PASSAGE FOR REVIEW:
-------------------------
This is IT. The tastiest chicken piccata I’ve ever made (and I’ve made a few). The skin stays nice and crispy thanks to the sear + broil method, and the sauce is just other-wordly good. The giant croutons add flavor to flavor which, in my book, is always a great thing.

Ingredients

Units Scale
  • 4 to 6 bone-in, skin-on chicken thighs
  • Salt and pepper, as needed
  • Olive oil, as directed/needed
  • 2 shallots, thinly sliced
  • 4 garlic cloves, 2 thinly sliced and 2 minced/grated
  • One, 3.5-ounce jar capers, drained
  • Scant teaspoon chicken stock concentrate
  • 2/3 cup white wine (nothing sweet)
  • 1 cup chicken broth
  • 1/2 cup half and half or heavy cream
  • 3 tablespoons butter, divided
  • One lemon
  • 1 loaf of Italian bread, thickly sliced
  • SERVING SUGGESTION: finely chopped parsley

Instructions

  1. Preheat the broiler and adjust the rack to the middle position.
  2. Generously season the chicken with salt and pepper (we’re going for potato chip-like skin here). Add a couple tablespoons of oil to a large skillet set over medium-high heat. Sear/brown the chicken, skin side down, for about 6 minutes. Flip and sear for a few more minutes. Transfer the chicken to a plate/tray for now.
  3. Reduce the heat to medium and with the rendered chicken fat still in the pan, add a drizzle of oil, if needed, as well as the shallots. Cook for a minute and then add the sliced garlic, capers, and stock concentrate. Cook for another minute or so, and add the wine. Cook for a minute (this cooks off the alcohol), and then add the stock, followed by the half and half or cream. Taste and season with salt and pepper. Simmer over medium-low heat for about 5 minutes, just to reduce it slightly.
-------------------------
DATA EXCERPTS:
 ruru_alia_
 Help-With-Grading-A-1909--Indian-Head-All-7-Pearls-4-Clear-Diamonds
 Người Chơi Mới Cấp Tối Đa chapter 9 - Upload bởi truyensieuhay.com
-------------------------
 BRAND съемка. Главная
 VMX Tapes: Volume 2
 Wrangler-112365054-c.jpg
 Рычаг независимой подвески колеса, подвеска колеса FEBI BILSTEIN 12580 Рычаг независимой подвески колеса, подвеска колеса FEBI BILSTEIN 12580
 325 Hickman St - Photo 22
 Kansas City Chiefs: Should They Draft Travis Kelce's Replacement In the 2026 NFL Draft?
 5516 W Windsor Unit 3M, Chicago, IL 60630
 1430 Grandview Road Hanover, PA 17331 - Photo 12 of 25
-------------------------
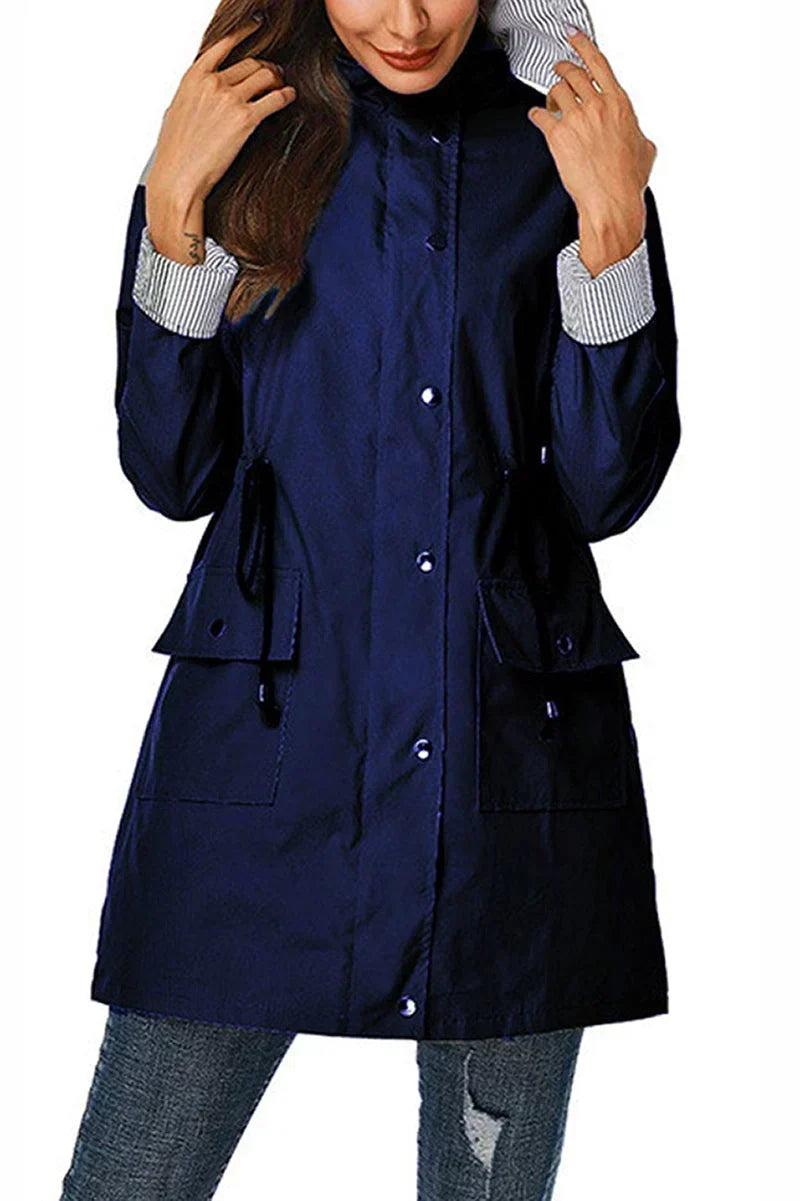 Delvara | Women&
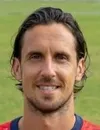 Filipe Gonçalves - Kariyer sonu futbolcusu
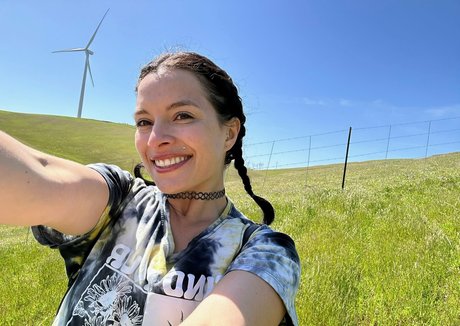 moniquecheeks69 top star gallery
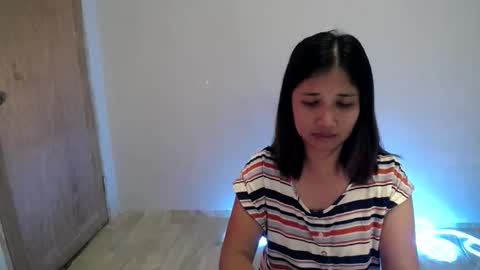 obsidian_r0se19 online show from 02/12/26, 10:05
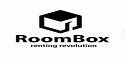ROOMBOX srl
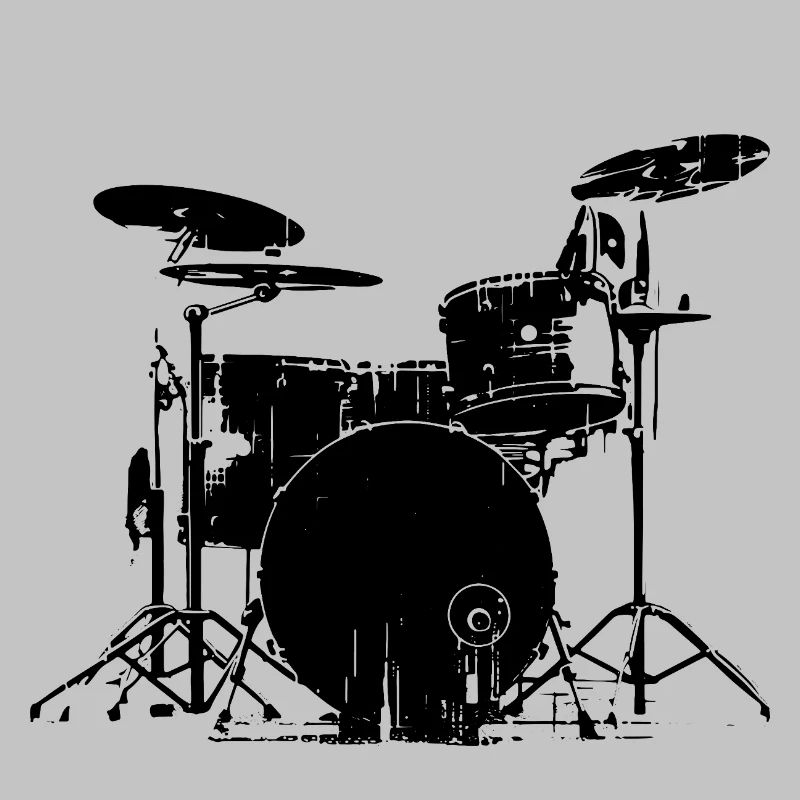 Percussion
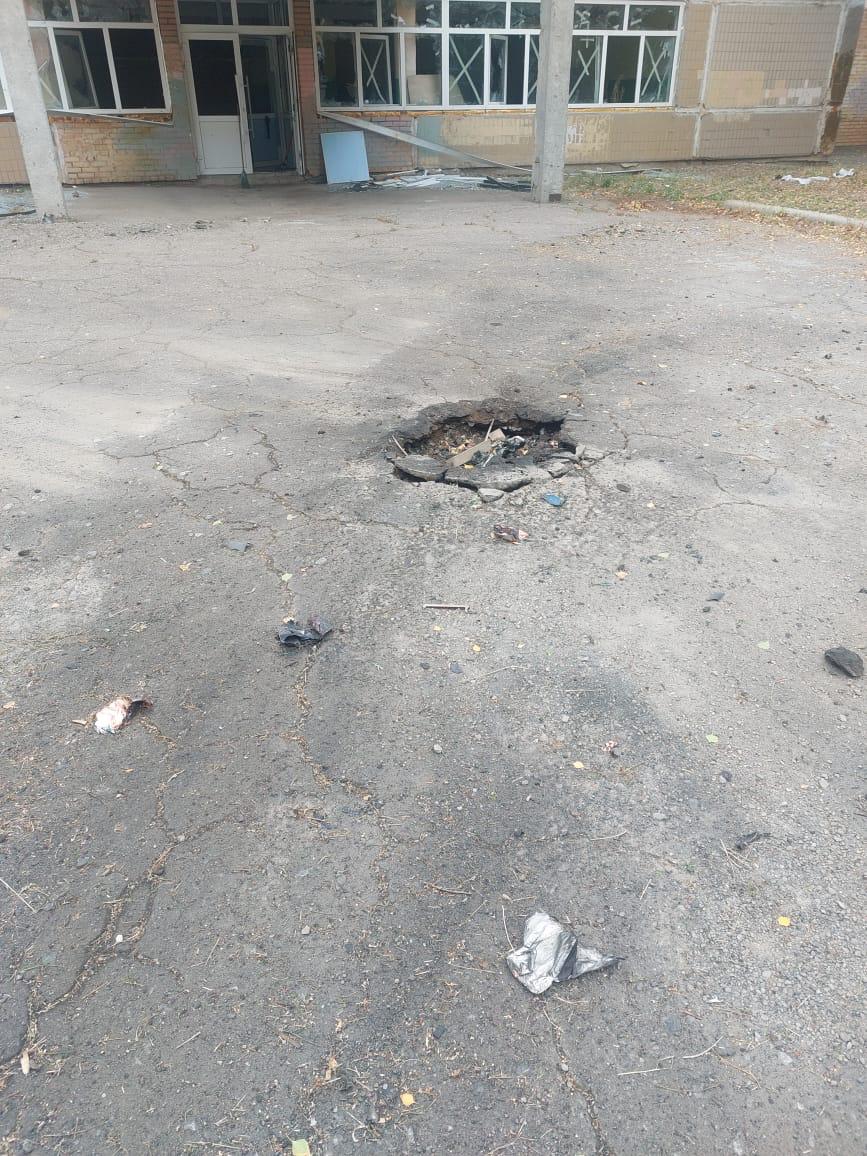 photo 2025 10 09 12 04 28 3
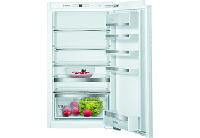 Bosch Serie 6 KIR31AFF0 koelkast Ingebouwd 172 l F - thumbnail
-------------------------
REQUIREMENT A: According to the chicken piccata recipe, for about how long is the chicken seared skin side down?
REQUIREMENT B: Print the section of the chicken piccata recipe starting with "1. Preheat the" and going on through "plate/tray for now.".

REPLY A: About 6 minutes.

REPLY B:
1. Preheat the broiler and adjust the rack to the middle position.
  2. Generously season the chicken with salt and pepper (we’re going for potato chip-like skin here). Add a couple tablespoons of oil to a large skillet set over medium-high heat. Sear/brown the chicken, skin side down, for about 6 minutes. Flip and sear for a few more minutes. Transfer the chicken to a plate/tray for now.